Sunday, August 9, 2015

Homily for Thursday, 6 August 2015– Feast of the Transfiguration of the Lord

Thursday of the 18th Week in Ordinary Time

Readings of the day: Daniel 7:9-10, 13-14; Psalm 97:1-2, 5-6, 9; 2 Peter 1:16-19;  Mark 9:2-10

What is the central message of the Transfiguration of the Lord, which we celebrate today? What truths does Jesus’ Transfiguration proclaim about Jesus and about us?

Before I became a Basilian, my spiritual director at the time asked me a similar question to these about the Transfiguration: What is this event’s central point? I felt hopelessly distracted from the central point of the Transfiguration by the dramatic narrative our Gospels place around this event.
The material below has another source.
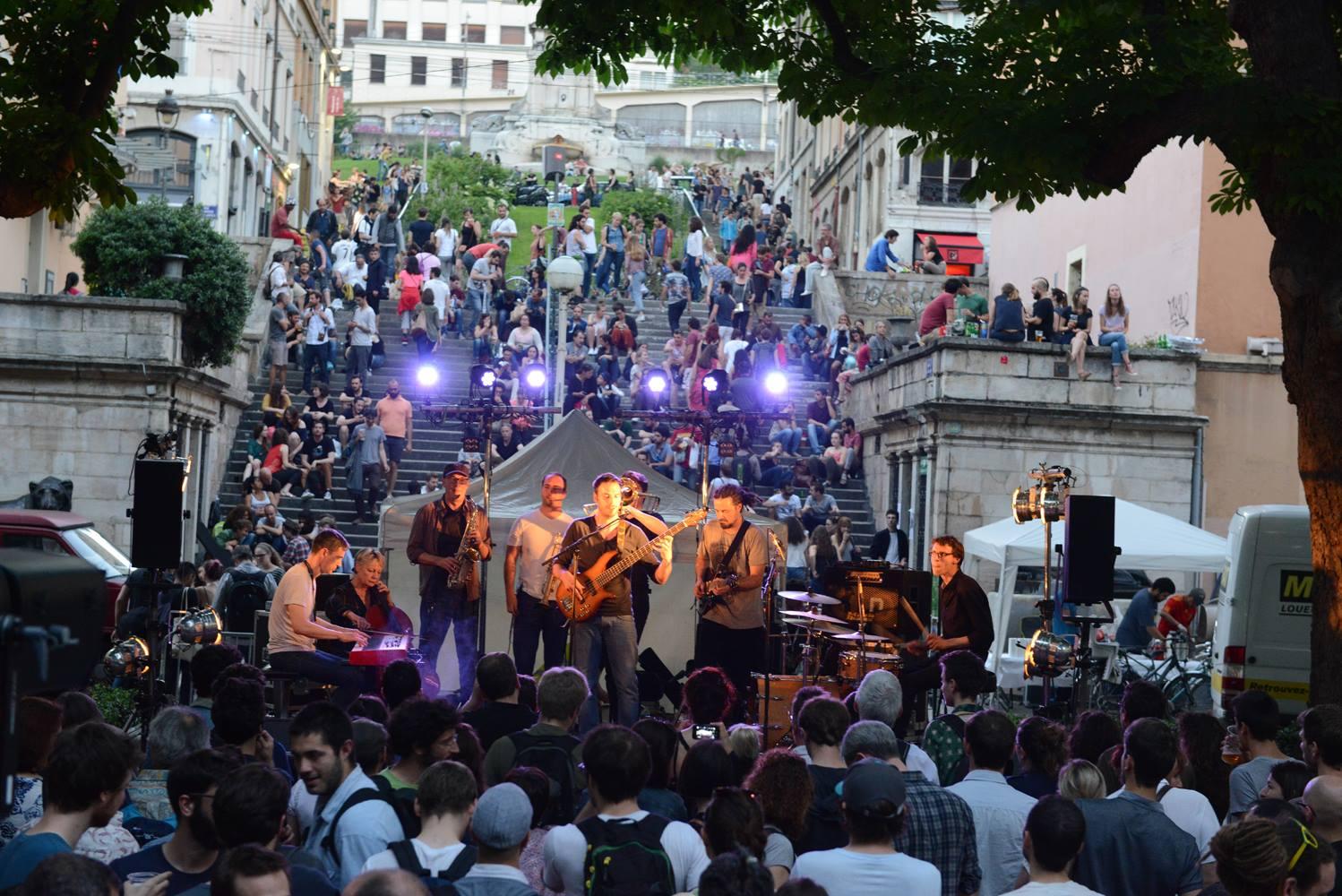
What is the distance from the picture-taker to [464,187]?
64812 millimetres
To me, the Gospel accounts of Jesus’ Transfiguration read like the script of a brilliant drama or action film: Jesus takes his three most trusted disciples, Peter, James, and John, up a mountain alone. In Scripture, mountains are usually the place of encounter with God, so something is bound to light up the big screen! Almost on cue, Jesus’ “clothes [become] a dazzling white.” Then Moses and Elijah, the Law and Prophets in person, appear and speak with Jesus. Peter, James, and John are left by themselves in the distance. A cloud casts a shadow over them. Could this be the presence of God’s Holy Spirit? A voice from on high (Could this be God the Father?) says to “listen to” Jesus. We hear clear mention of “the Son of Man” having to die and then rise from the dead. Who is this “Son of Man”? Obviously on one level the Son of Man is Jesus, but could it also be all of us, daughters and sons of God; Jesus’ disciples? And what does death and “rising from the dead” mean, for Jesus or for us?
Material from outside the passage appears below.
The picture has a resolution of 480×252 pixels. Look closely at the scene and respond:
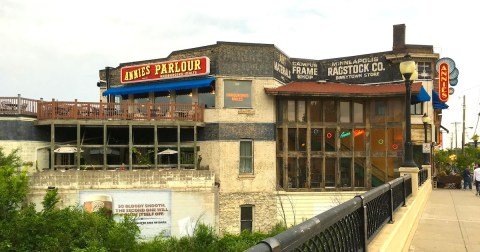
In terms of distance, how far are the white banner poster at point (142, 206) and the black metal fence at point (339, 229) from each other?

Understandably, Mark’s Gospel says, Peter and James and John “hardly [know] what to say, they [are] so terrified” at Jesus’ Transfiguration. But amid their terror, Peter, James, and John are in danger of missing the central point of the Transfiguration; what this event proclaims about us and about Jesus. And what is this central point of the Transfiguration? If only for a moment, Peter gets it right. Peter’s words reveal a truth about us: “Rabbi, it is good that we are here”! This truth about us is coupled with a truth about the identity of Jesus as God in the words spoken from heaven: “This is my beloved Son. Listen to him.”

The rest of this scene: The secluded mountain setting; Jesus’ bright transfigured clothing, the cloud; Moses and Elijah all point us to this dual truth. But these “special effects” can also be a distraction from a superb central plot line perhaps rarely seen in action films (I would give this one five stars): “Rabbi, it is good that we are here… This is my beloved Son. Listen to him.”

How many of us are vulnerable to similar distractions? Not only the fear of death can be this distraction, as it was for Peter, James, and John on the mountain of the Transfiguration. Can our fears; worries about loved ones’ or our own health and well-being; our work or lack of work; our struggles with prayer not also distract us?

And so we ask God to center us on the truths of Jesus’ Transfiguration; truths about us and about Jesus and our response to Jesus: “It is good that we are here… This is my beloved Son. Listen to him.”